« Les valeurs, ça s'apprend tôt »

« Les valeurs, ça s’apprend tôt »

Enseignement, éducation formelle et informelle, citoyenneté, durabilité, engagement et transition sociétale… Rencontre avec le ministre Claude Meisch

Monsieur Meisch, vous êtes notamment en charge de l’Éducation nationale, de l’Enfance et de la Jeunesse. L’éducation a un rôle central pour préparer le développement citoyen dans un monde durable. Comment voyez-vous cela ?

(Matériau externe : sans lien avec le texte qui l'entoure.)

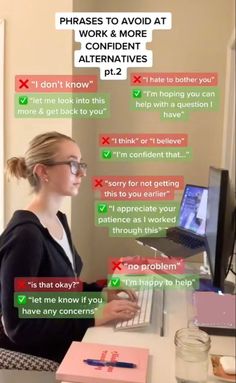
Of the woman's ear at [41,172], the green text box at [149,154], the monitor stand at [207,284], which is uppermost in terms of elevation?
the green text box at [149,154]

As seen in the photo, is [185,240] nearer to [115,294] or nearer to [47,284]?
[115,294]

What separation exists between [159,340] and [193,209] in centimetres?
65

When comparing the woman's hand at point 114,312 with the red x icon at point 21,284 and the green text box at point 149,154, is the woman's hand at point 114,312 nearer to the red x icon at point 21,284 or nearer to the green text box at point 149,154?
the red x icon at point 21,284

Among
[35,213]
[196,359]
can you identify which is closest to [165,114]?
[35,213]

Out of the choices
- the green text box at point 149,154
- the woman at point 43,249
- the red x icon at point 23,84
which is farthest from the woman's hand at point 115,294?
the red x icon at point 23,84

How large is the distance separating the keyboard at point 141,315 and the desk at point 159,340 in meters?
0.01

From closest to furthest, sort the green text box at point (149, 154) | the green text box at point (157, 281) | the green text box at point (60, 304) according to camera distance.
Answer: the green text box at point (60, 304) < the green text box at point (157, 281) < the green text box at point (149, 154)

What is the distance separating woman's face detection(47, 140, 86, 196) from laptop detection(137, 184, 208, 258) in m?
0.38

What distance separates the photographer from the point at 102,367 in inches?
28.7

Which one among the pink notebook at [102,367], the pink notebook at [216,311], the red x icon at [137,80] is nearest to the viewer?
the pink notebook at [102,367]

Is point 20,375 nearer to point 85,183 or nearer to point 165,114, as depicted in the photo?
point 85,183

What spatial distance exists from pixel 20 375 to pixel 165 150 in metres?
0.91

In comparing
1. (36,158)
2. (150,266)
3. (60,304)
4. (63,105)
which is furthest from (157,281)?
(63,105)

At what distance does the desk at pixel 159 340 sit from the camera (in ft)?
2.42
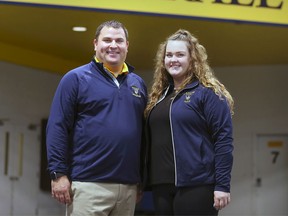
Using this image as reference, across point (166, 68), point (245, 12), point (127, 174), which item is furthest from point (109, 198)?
point (245, 12)

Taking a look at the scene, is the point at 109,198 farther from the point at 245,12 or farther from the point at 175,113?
the point at 245,12

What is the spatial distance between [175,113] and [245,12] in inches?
160

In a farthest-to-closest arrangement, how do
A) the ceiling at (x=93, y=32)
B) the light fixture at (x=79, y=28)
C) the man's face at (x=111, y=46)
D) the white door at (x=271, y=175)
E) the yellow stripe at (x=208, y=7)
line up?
→ 1. the white door at (x=271, y=175)
2. the light fixture at (x=79, y=28)
3. the ceiling at (x=93, y=32)
4. the yellow stripe at (x=208, y=7)
5. the man's face at (x=111, y=46)

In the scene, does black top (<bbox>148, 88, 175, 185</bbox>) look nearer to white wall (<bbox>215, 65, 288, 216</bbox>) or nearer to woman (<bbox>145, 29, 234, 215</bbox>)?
woman (<bbox>145, 29, 234, 215</bbox>)

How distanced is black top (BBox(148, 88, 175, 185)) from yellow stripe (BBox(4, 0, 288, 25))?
349cm

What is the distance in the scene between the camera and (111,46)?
134 inches

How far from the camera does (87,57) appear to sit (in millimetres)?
11039

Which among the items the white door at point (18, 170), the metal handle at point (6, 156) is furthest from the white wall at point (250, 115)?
the metal handle at point (6, 156)

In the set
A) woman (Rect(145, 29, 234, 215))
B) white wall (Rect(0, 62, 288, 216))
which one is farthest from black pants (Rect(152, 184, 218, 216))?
white wall (Rect(0, 62, 288, 216))

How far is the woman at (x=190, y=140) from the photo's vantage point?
3.18 m

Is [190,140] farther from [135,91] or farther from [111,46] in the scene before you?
[111,46]

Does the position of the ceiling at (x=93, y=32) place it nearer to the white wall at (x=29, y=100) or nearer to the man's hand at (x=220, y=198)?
the white wall at (x=29, y=100)

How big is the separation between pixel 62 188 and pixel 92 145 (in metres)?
0.31

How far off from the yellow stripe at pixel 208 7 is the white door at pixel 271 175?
4327 millimetres
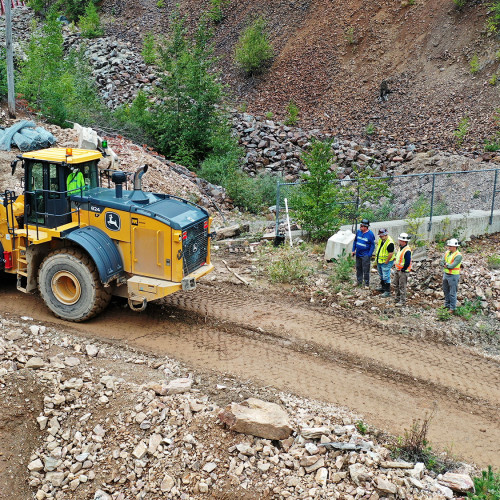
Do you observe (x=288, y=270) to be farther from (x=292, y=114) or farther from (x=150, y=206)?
(x=292, y=114)

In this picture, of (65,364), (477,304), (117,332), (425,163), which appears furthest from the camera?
(425,163)

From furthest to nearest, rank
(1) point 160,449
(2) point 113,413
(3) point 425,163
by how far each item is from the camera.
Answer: (3) point 425,163
(2) point 113,413
(1) point 160,449

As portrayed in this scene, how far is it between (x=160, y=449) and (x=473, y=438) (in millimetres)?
3656

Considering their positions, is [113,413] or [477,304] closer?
[113,413]

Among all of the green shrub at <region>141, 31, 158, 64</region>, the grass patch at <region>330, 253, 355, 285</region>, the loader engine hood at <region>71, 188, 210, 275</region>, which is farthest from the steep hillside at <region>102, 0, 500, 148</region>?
the loader engine hood at <region>71, 188, 210, 275</region>

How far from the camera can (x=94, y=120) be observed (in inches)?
845

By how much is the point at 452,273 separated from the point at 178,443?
6154mm

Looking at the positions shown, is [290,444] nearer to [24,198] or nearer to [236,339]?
[236,339]

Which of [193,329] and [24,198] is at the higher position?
[24,198]

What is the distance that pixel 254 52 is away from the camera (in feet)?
96.3

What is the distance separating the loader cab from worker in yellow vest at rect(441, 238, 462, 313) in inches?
248

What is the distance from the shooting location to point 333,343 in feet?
30.7

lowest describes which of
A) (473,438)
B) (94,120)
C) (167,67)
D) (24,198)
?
(473,438)

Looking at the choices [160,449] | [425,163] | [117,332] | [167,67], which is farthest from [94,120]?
[160,449]
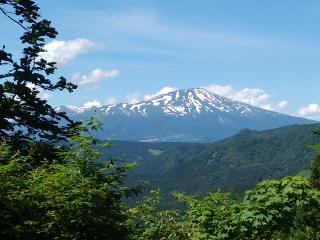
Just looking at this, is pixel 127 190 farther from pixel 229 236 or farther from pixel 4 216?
pixel 229 236

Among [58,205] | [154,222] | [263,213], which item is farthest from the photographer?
[154,222]

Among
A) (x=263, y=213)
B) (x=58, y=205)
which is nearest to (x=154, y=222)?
(x=58, y=205)

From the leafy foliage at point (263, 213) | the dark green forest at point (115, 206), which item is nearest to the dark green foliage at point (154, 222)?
the dark green forest at point (115, 206)

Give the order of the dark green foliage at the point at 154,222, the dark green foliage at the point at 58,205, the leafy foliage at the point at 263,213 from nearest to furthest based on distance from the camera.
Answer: the leafy foliage at the point at 263,213, the dark green foliage at the point at 58,205, the dark green foliage at the point at 154,222

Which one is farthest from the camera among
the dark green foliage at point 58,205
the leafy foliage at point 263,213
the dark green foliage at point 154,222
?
the dark green foliage at point 154,222

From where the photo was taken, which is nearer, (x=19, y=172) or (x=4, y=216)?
(x=4, y=216)

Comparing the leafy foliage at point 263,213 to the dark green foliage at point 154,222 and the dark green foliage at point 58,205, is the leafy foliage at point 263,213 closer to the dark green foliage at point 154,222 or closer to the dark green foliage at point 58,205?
the dark green foliage at point 58,205

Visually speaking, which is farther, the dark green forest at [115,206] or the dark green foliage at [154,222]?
the dark green foliage at [154,222]

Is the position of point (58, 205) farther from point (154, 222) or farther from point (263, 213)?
point (263, 213)

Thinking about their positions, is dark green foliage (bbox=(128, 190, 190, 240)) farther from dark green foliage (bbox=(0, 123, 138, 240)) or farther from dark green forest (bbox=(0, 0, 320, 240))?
dark green foliage (bbox=(0, 123, 138, 240))

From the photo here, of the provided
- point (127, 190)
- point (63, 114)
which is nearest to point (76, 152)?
point (127, 190)

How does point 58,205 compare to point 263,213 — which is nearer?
point 263,213

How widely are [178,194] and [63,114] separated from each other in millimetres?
17257

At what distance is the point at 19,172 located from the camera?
11.2 meters
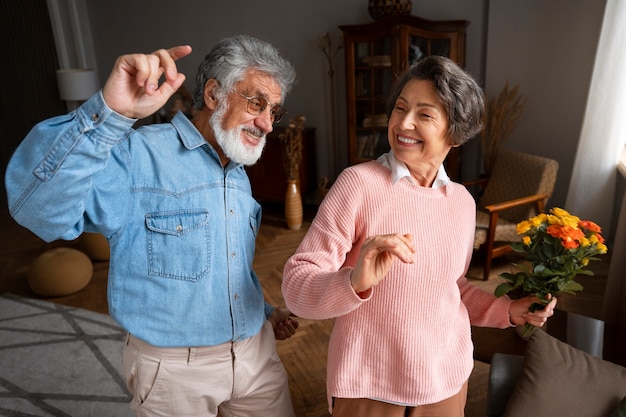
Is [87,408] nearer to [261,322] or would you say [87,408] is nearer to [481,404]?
[261,322]

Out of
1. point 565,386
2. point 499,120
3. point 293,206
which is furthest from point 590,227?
point 293,206

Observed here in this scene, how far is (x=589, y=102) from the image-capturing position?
3.62 m

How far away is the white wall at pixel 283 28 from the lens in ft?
16.0

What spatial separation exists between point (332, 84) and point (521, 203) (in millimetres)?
2495

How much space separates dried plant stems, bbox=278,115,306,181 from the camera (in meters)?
4.96

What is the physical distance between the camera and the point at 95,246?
4.45 metres

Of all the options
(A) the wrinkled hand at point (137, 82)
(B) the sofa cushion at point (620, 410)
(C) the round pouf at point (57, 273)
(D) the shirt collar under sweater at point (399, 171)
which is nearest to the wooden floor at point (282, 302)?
(C) the round pouf at point (57, 273)

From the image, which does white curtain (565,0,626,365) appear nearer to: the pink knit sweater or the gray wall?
the gray wall

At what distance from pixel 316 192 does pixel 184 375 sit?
460 centimetres

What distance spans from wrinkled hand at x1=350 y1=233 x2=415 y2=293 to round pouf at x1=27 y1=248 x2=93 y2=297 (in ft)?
11.3

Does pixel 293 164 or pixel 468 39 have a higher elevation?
pixel 468 39

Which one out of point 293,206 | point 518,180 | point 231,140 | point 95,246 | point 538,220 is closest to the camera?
point 538,220

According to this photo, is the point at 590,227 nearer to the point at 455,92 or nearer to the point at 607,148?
the point at 455,92

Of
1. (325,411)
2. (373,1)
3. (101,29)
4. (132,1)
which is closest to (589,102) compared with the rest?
(373,1)
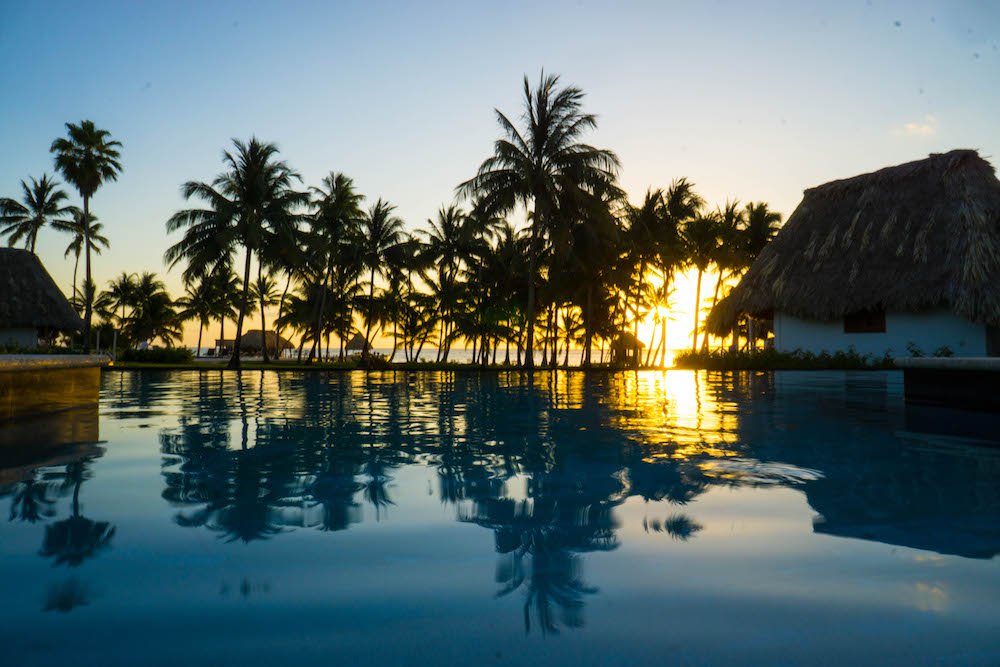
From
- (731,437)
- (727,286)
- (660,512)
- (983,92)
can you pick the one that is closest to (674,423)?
(731,437)

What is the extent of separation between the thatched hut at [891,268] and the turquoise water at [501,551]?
51.2 ft

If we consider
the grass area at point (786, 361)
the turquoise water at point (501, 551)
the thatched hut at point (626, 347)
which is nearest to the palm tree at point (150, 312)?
the thatched hut at point (626, 347)

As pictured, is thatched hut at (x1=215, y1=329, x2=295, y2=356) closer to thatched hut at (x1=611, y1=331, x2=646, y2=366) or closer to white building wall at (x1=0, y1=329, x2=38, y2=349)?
white building wall at (x1=0, y1=329, x2=38, y2=349)

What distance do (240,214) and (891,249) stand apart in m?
24.5

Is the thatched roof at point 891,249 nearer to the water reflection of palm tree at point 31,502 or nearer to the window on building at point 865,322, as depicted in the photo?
the window on building at point 865,322

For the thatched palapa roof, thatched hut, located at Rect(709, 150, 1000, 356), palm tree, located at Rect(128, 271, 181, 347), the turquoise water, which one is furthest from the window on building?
the thatched palapa roof

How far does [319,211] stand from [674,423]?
87.7 ft

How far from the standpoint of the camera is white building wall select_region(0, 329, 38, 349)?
94.5 ft

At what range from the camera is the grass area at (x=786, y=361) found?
1877cm

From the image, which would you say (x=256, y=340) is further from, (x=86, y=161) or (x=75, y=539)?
(x=75, y=539)

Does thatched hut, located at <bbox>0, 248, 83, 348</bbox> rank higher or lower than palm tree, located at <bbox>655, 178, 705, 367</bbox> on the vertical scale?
lower

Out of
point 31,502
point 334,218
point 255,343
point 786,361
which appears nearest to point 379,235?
point 334,218

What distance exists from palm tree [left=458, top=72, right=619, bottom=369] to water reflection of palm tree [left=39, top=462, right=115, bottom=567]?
62.4ft

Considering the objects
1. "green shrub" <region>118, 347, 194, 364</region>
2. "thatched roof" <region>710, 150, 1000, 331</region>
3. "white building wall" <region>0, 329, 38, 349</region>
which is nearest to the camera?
"thatched roof" <region>710, 150, 1000, 331</region>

« C’est un sujet central et c’est une mission primordiale pour l’éducation nationale et, plus généralement, pour tous les acteurs qui travaillent pour et avec les enfants et les jeunes. Défendre et transmettre nos valeurs démocratiques, éduquer à la citoyenneté, c’est très important. Et l’on peut agir à différents stades car ces valeurs s’apprennent tôt. Dans l’éducation formelle, les élèves apprennent évidemment ce qui fait notre pays et comment y grandir en tant que citoyen. Ils sont aussi invités à participer au processus, notamment via les élections des comités d’élèves dans les établissements et/ou de la conférence nationale, dont les représentants constituent un élément à part entière de la discussion politique, aux côtés des autres acteurs de la communauté éducative. Pour les jeunes, c’est un apprentissage de la démocratie participative, de la représentativité, de l’argumentation, des responsabilités, de la recherche du consensus...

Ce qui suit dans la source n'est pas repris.